The grant-source seam means future modes drop in as new _resolve_auto_approval sources without restructuring request():

Session-scoped grants — (a) "auto-approve all for this session", (b) per-app session grant, (c) per-action-type session grant (e.g. "allow Slack send-message this session but not other Slack ASK actions" — a source can scope on match.decisive.action_type, not just match.external_app_id). The store backing session-scoped grants is still to build; the gate integration point is the seam.
"Allow for this task" on the live ApprovalCard when the session resolves to a RUNNING scheduled run — approving also grants the app.
Payload-level constraints (e.g. "only this channel").
LLM prompt classification to suggest which apps to pre-enable.

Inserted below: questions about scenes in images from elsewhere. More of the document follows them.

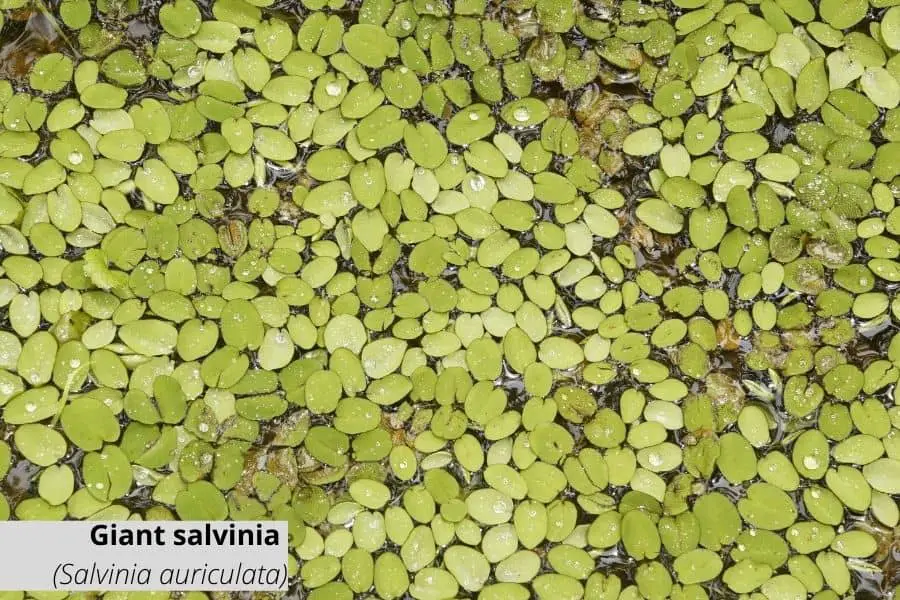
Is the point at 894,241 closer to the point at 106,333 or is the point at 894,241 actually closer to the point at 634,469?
the point at 634,469

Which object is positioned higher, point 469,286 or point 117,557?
point 469,286

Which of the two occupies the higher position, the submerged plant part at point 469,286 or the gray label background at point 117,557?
the submerged plant part at point 469,286

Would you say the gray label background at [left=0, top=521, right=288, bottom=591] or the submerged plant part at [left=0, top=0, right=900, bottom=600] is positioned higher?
the submerged plant part at [left=0, top=0, right=900, bottom=600]

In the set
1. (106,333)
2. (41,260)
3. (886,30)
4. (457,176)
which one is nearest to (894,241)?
(886,30)
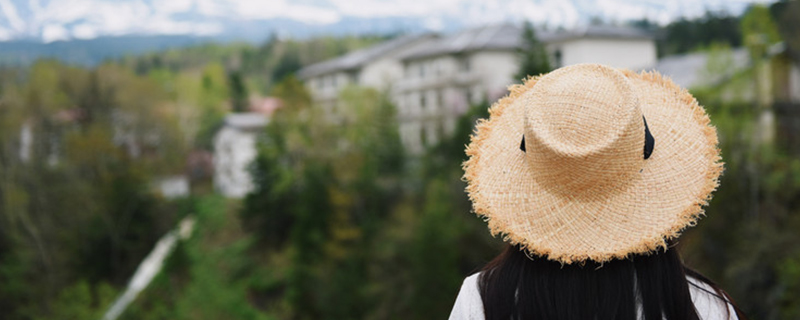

Deferred: false negatives defeat the feature, false positives widen the attack surface.

Tests

External dependency unit (real SQL): tests/external_dependency_unit/craft/test_scheduled_task_pre_approvals.py
- get_live_scheduled_run_grants: RUNNING run returns (run_id, grants); non-RUNNING (SUCCEEDED / FAILED / AWAITING_APPROVAL) → None; interactive / no-run session → None.
- insert_action_approval: pre-decided APPROVED vs default-pending.
- Grant patch semantics: a prompt edit preserves grants, supplied pre_approved_app_ids replaces the set, and re-submitting an existing grant is idempotent (no unique-key collision).
- Create persistence + _validated_app_ids dedupe and unknown-id rejection.
Unit (gate, stubbed DB): backend/tests/unit/sandbox_proxy/test_gate.py
- Granted + RUNNING → skips park, mints the PRE_APPROVAL row, notifies; non-RUNNING / not-granted / other-app / lookup-error all park; DENY wins before the grant lookup is reached; dispatch-failure-after-approval fails closed (403).
End-to-end (manual, local kind cluster): the gate path was verified against the real proxy with a real Slack chat.postMessage through the egress gate — a granted RUNNING run forwarded with injected creds, a gate.auto_approved log line, a PRE_APPROVAL row, and the notification; non-RUNNING and ungranted parked; DENY → 403.
No Playwright — no web/ changes in this PR.